Catecholamine release could lead to myocardial stunning and impaired perfusion of coronary flow reserve (11). Reduced subendocardial perfusion, pulmonary edema and cardiac arrhythmias are being reported to be related to catecholamine release in opioid withdrawal (12, 13). Increased noradrenergic and dopaminergic activity and consequent effects on heart following opium antagonist agents administration to morphine-dependent subjects has also been described in previous animal researches (14-16). Potential mechanisms could be as follows: decrease in coronary flow reserve; microvascular dysfunction; direct effects of catecholamineson cardiac myocytes through calcium overload mediated by cyclic AMP; oxygen-derived free radicals; contraction band necrosis which is an interstitial mononuclear inflammatory response; thrombosis formation in context of atherosclerotic vessels; increased blood pressure and ventricular contractility (17-19).

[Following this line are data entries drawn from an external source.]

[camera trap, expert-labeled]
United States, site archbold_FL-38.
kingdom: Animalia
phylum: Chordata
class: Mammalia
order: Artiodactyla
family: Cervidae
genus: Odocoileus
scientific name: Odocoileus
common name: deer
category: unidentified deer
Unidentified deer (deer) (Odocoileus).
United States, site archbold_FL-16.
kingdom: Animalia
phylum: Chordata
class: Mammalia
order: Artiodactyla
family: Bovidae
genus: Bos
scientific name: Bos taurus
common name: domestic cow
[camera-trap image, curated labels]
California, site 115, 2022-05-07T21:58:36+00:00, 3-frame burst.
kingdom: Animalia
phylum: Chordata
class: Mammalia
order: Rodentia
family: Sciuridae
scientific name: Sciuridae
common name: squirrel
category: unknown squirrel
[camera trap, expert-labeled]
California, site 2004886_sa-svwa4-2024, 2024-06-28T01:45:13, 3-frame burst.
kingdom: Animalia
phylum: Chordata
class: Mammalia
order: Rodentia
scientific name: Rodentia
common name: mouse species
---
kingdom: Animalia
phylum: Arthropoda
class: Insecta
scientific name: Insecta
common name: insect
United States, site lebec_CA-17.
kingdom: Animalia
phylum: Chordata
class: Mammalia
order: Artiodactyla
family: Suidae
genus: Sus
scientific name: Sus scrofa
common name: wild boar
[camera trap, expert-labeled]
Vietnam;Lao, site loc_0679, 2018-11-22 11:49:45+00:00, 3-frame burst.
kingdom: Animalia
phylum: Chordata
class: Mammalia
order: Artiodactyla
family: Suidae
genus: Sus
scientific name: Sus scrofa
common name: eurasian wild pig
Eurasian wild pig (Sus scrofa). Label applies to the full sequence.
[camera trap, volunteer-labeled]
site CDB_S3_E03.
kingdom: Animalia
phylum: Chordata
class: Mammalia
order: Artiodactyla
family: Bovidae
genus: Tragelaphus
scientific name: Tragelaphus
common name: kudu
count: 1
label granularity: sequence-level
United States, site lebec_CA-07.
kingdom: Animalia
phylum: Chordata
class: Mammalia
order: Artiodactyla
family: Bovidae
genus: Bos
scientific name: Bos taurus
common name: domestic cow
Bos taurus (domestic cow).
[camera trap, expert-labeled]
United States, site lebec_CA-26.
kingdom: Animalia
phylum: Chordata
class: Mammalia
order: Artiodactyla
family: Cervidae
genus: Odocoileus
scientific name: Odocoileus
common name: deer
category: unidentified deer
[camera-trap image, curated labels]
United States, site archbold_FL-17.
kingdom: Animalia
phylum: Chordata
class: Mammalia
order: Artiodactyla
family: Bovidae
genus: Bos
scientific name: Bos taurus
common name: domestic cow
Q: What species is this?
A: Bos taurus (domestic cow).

This case report describes a methadone addict individual with underlying ischemic heart disease who experienced MI following naltrexone consumption. MI occurred in early phase of withdrawal syndrome. Naltrexone induced physical and emotional stress in a patient on MMT may cause acute coronary syndrome in a patient with underlying ischemic heart disease. Naltrexone should never be prescribed to an opioid addict; If happens, severe withdrawal syndrome will occur (8, 9). Opioid addict cases on MMT and their family should be educated for this serious complication.It is recommended that naltrexone should be used 10 to 14 days after the last dose of methadone or at least 7 to 10 days after opium discontinuation(20-22).